→ **Web page caption snippets**:
--- START ---

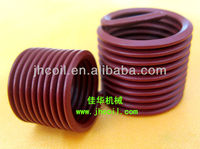 wire thread insert 7/16-14*1.0D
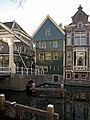 Alkmaar Huis met de Kogel.jpg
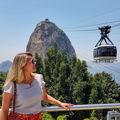 Apaixonados por Viagens | Roteiros e Dicas de Turismo.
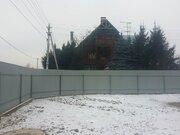 Продается жилой дом 140 кв.м. в д.Павловское - Фото 4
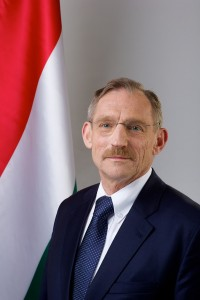 Dr. Pintér Sándor foto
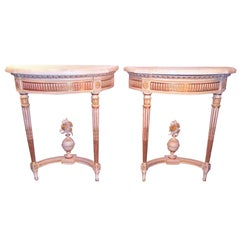 Pair of Louis XVI Style Water Giltwood and Painted Consoles
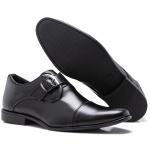 Sapato Londres Preto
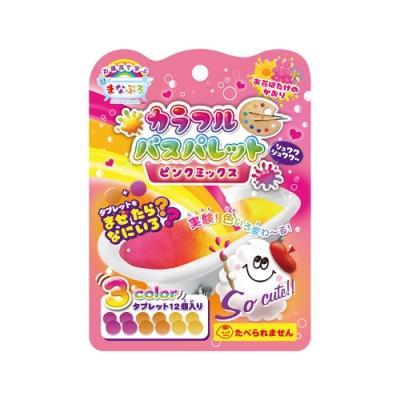 日本NOL-趣味調色盤入浴錠(粉紅)(花香)1入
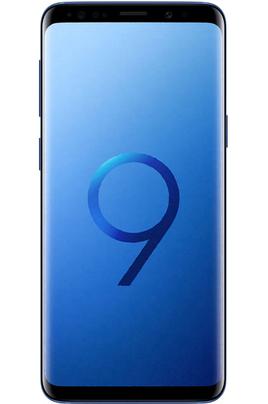 Smartphone Samsung GALAXY S9 BLEU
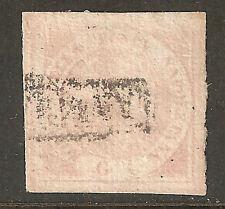 NAP01 - NAPOLI - Sassone # 1 - usato - bordo di foglio inferiore - prima scelta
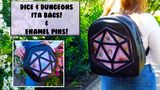 Dice and dungeons ITA Backpacks, Sidebags and enamel pins! thumbnail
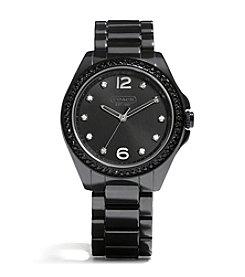 COACH BLACK TRISTEN BRACELET WATCH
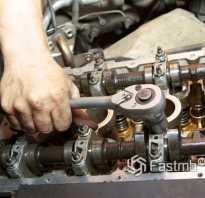 Диагностика дизельного двигателя автомобиля тонкости и нюансы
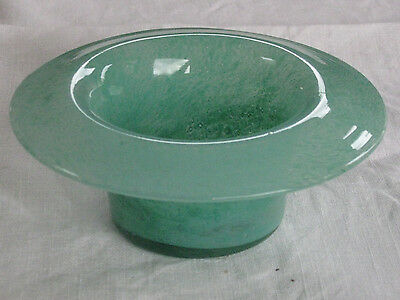 ? Monart aventurine green art glass small posy bowl or dish, 4.75 inches, vgc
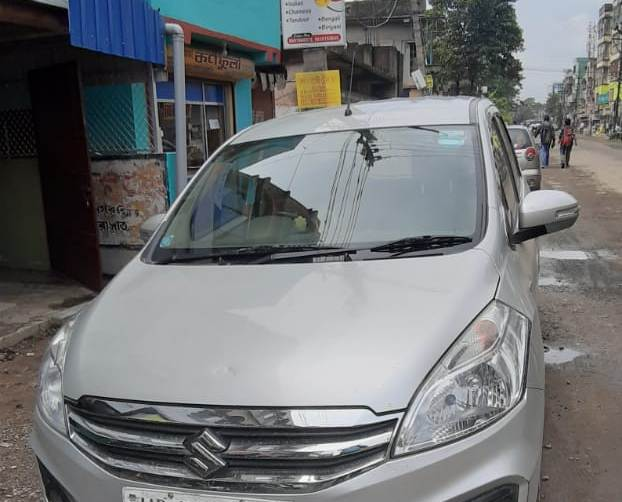 2016 Used Maruti Suzuki Ertiga(2015_2018) VDI SHVS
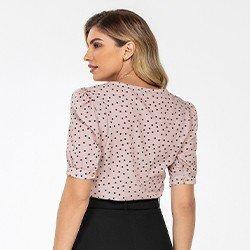 blusa manga bufante de poa lory mini costas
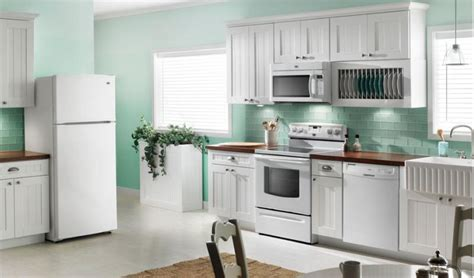 Kitchen Cabinets Erie Pa Maytag Appliances Robertson Kitchens Erie Pa Robertson Kitchens Remodeling Services Of Erie
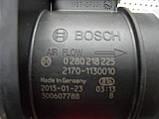 Датчики масової витрати повітря (дмрв) Bosch 0280218225, 0 280 218 225, фото 2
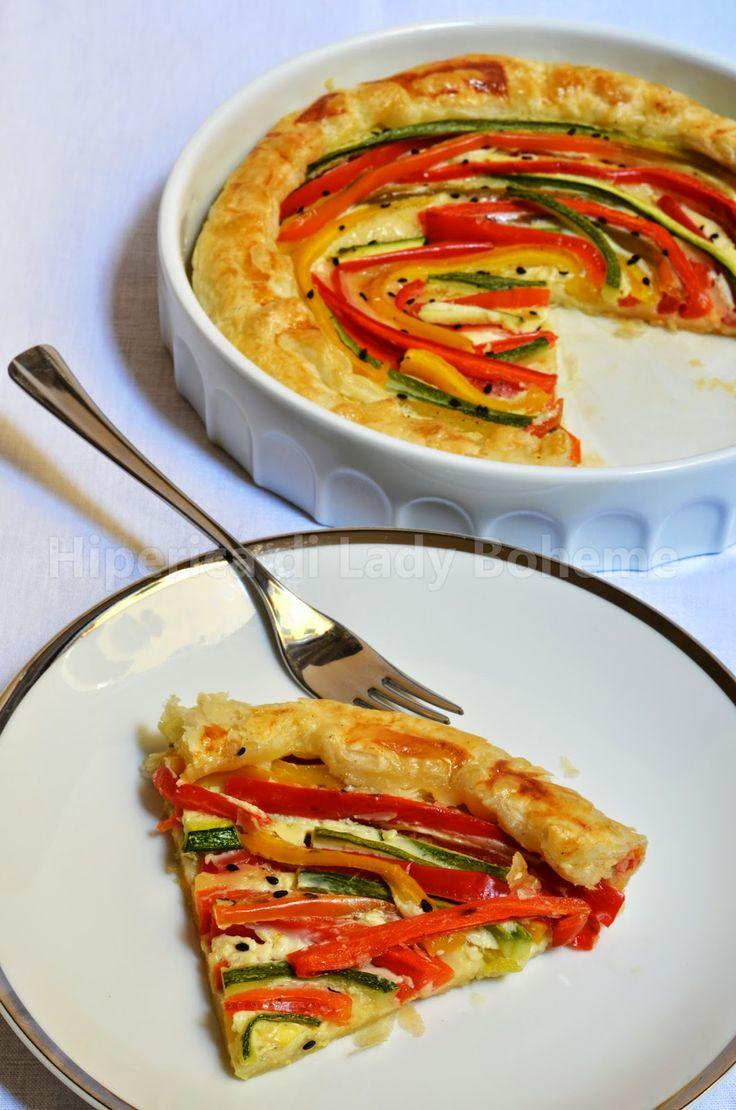 ITALIAN FOOD - QUICHE ESTIVA CON PEPERONI E ZUCCHINE (PEPPERS AND ZUCCHINI QUICHE)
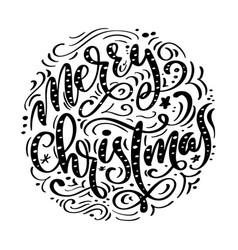 merry christmas black handwritten text hand drawn vector image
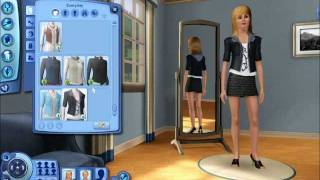 Quxxn Special: Cool Summer Nights Clothing (The Sims 3) w/ Commentary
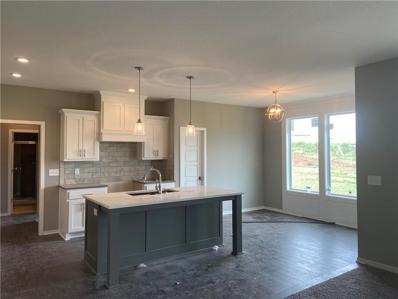 24304 W 58th Terrace, Shawnee, KS 66226 - MLS#: 2212545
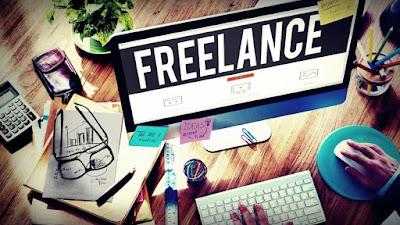 الربح-من-البرمجة-عبر-العمل-الحر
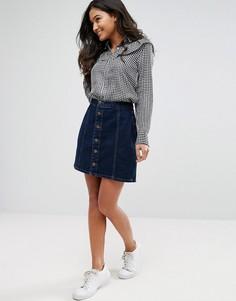 Джинсовая юбка‑трапеция New Look - Черный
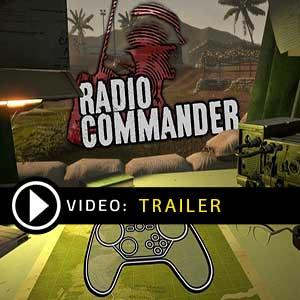 Buy Radio Commander CD Key Compare Prices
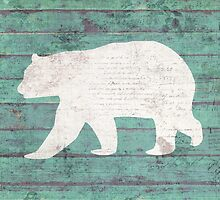 Rustic Bear Silhouette by anabellstar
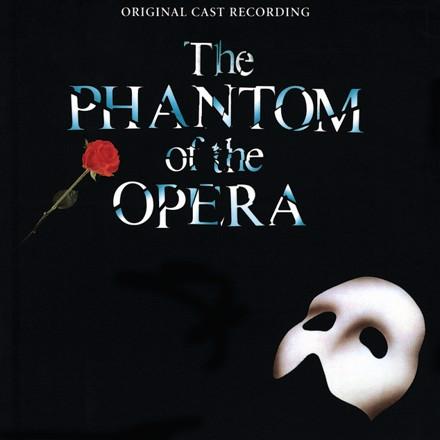 Andrew Lloyd Webber, Phantom Of The Opera Original London Cast - The Phantom Of The Opera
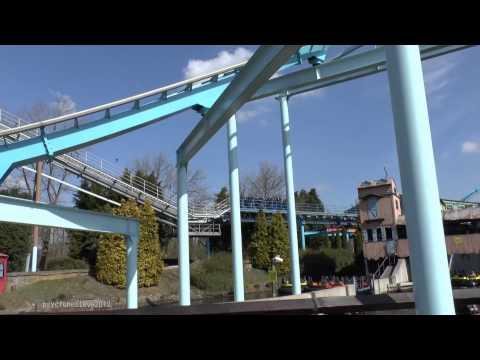 Shockwave, Drayton Manor Theme Park.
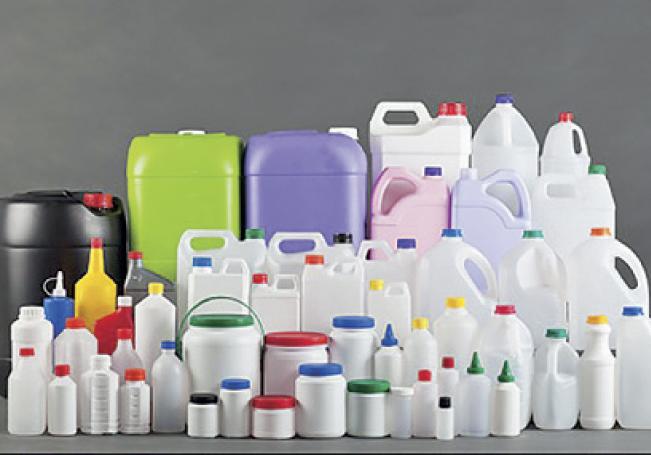 La demanda se ha incrementado por la necesidad de adquirir más productos de limpieza y sanitizantes.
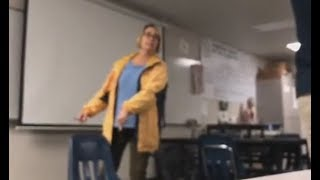 Teacher Absolutely Loses Her Mind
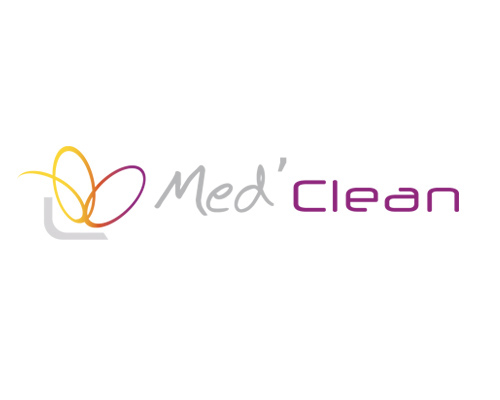 création logotype Med'Clean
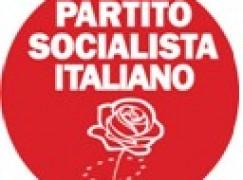 """PSI Area Grecanica: """"PD diserta riunione centrosinistra"""""""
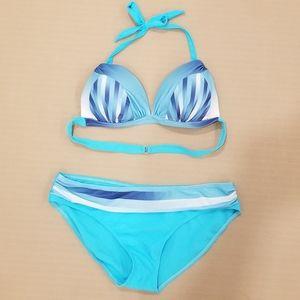 ⭐2/$20⭐Turquoise Bikini swimsuit sz L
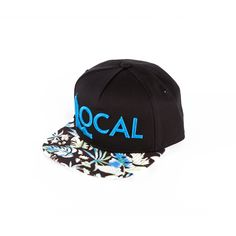 6ce08e514e760 Snapback Flat bill Hat – Paradise – Local Brand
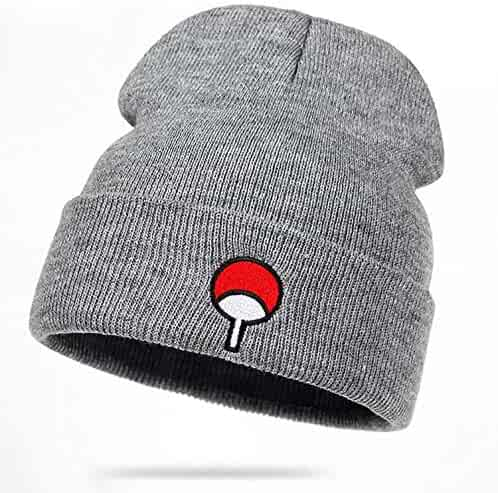 2e8925947cf Anime Lovers Naruto Beanie Uchiha Family Logo Cotton Embroidery Hat Knitted  Hat Hip Hop Cap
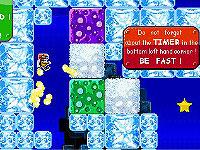 Fire and Frost 氷の世界でクリスタルを集めるアクションゲーム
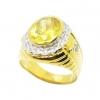 แหวนผู้ชายพลอยบุศราคัมประดับเพชรล้อมชุบทอง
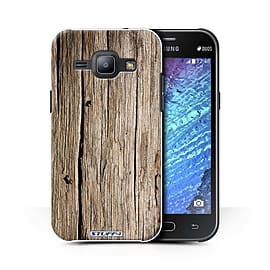 STUFF4 Phone Case/Cover for Samsung Galaxy J1 Ace/J110/Driftwood/Wood Grain Effect/Pattern Mobile phones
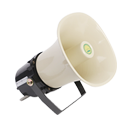 迪士普-DSP154H 号筒扬声器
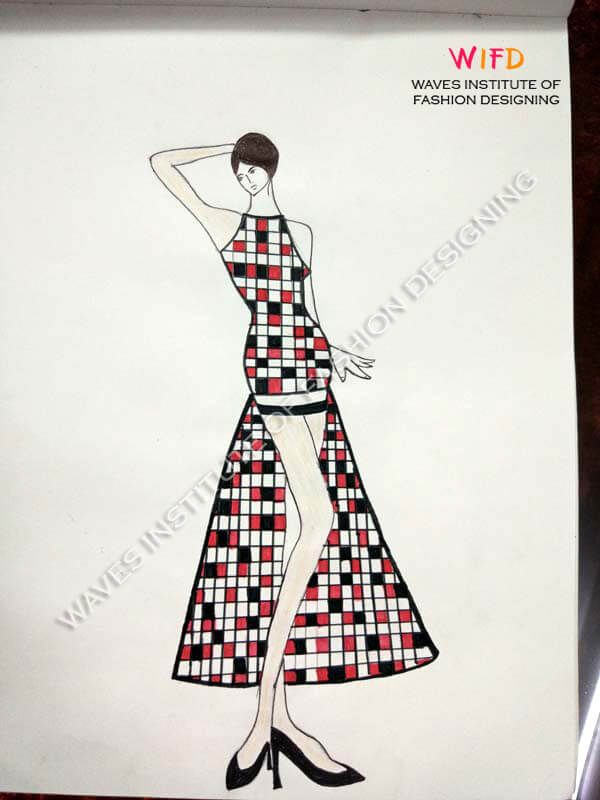 b17a32509 Black red and white checks on skirt | Concepts to Illustration ...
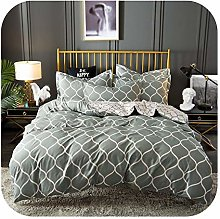 Baby Cot Bedding Set, Hot! Geometric King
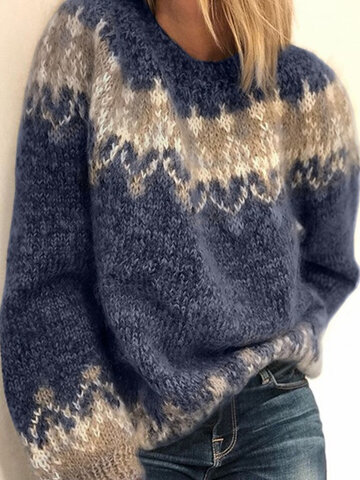 Printed Pullover Knit Sweater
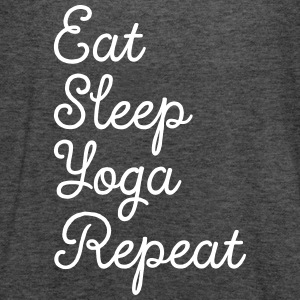 Eat, Sleep, Yoga, Repeat Topy - Tank top damski Bella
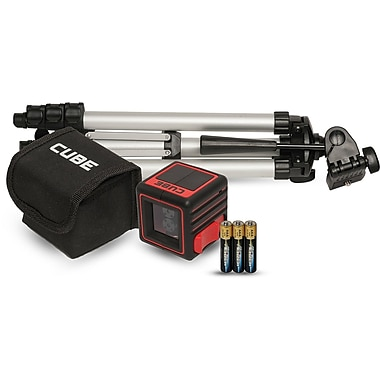 Adir Pro Laser Cube Professional Edition (790-31)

--- END ---

→ **INSTRUCTIONS FOR THE TASK**: Print the records above verbatim, minus any pictures.

→ **ANSWER TO THE EXERCISE**:
 wire thread insert 7/16-14*1.0D
 Alkmaar Huis met de Kogel.jpg
 Apaixonados por Viagens | Roteiros e Dicas de Turismo.
 Продается жилой дом 140 кв.м. в д.Павловское - Фото 4
 Dr. Pintér Sándor foto
 Pair of Louis XVI Style Water Giltwood and Painted Consoles
 Sapato Londres Preto
 日本NOL-趣味調色盤入浴錠(粉紅)(花香)1入
 Smartphone Samsung GALAXY S9 BLEU
 NAP01 - NAPOLI - Sassone # 1 - usato - bordo di foglio inferiore - prima scelta
 Dice and dungeons ITA Backpacks, Sidebags and enamel pins! thumbnail
 COACH BLACK TRISTEN BRACELET WATCH
 Диагностика дизельного двигателя автомобиля тонкости и нюансы
 ? Monart aventurine green art glass small posy bowl or dish, 4.75 inches, vgc
 2016 Used Maruti Suzuki Ertiga(2015_2018) VDI SHVS
 blusa manga bufante de poa lory mini costas
 Kitchen Cabinets Erie Pa Maytag Appliances Robertson Kitchens Erie Pa Robertson Kitchens Remodeling Services Of Erie
 Датчики масової витрати повітря (дмрв) Bosch 0280218225, 0 280 218 225, фото 2
 ITALIAN FOOD - QUICHE ESTIVA CON PEPERONI E ZUCCHINE (PEPPERS AND ZUCCHINI QUICHE)
 merry christmas black handwritten text hand drawn vector image
 Quxxn Special: Cool Summer Nights Clothing (The Sims 3) w/ Commentary
 24304 W 58th Terrace, Shawnee, KS 66226 - MLS#: 2212545
 الربح-من-البرمجة-عبر-العمل-الحر
 Джинсовая юбка‑трапеция New Look - Черный
 Buy Radio Commander CD Key Compare Prices
 Rustic Bear Silhouette by anabellstar
 Andrew Lloyd Webber, Phantom Of The Opera Original London Cast - The Phantom Of The Opera
 Shockwave, Drayton Manor Theme Park.
 La demanda se ha incrementado por la necesidad de adquirir más productos de limpieza y sanitizantes.
 Teacher Absolutely Loses Her Mind
 création logotype Med'Clean
 """PSI Area Grecanica: """"PD diserta riunione centrosinistra"""""""
 ⭐2/$20⭐Turquoise Bikini swimsuit sz L
 6ce08e514e760 Snapback Flat bill Hat – Paradise – Local Brand
 2e8925947cf Anime Lovers Naruto Beanie Uchiha Family Logo Cotton Embroidery Hat Knitted  Hat Hip Hop Cap
 Fire and Frost 氷の世界でクリスタルを集めるアクションゲーム
 แหวนผู้ชายพลอยบุศราคัมประดับเพชรล้อมชุบทอง
 STUFF4 Phone Case/Cover for Samsung Galaxy J1 Ace/J110/Driftwood/Wood Grain Effect/Pattern Mobile phones
 迪士普-DSP154H 号筒扬声器
 b17a32509 Black red and white checks on skirt | Concepts to Illustration ...
 Baby Cot Bedding Set, Hot! Geometric King
 Printed Pullover Knit Sweater
 Eat, Sleep, Yoga, Repeat Topy - Tank top damski Bella
 Adir Pro Laser Cube Professional Edition (790-31)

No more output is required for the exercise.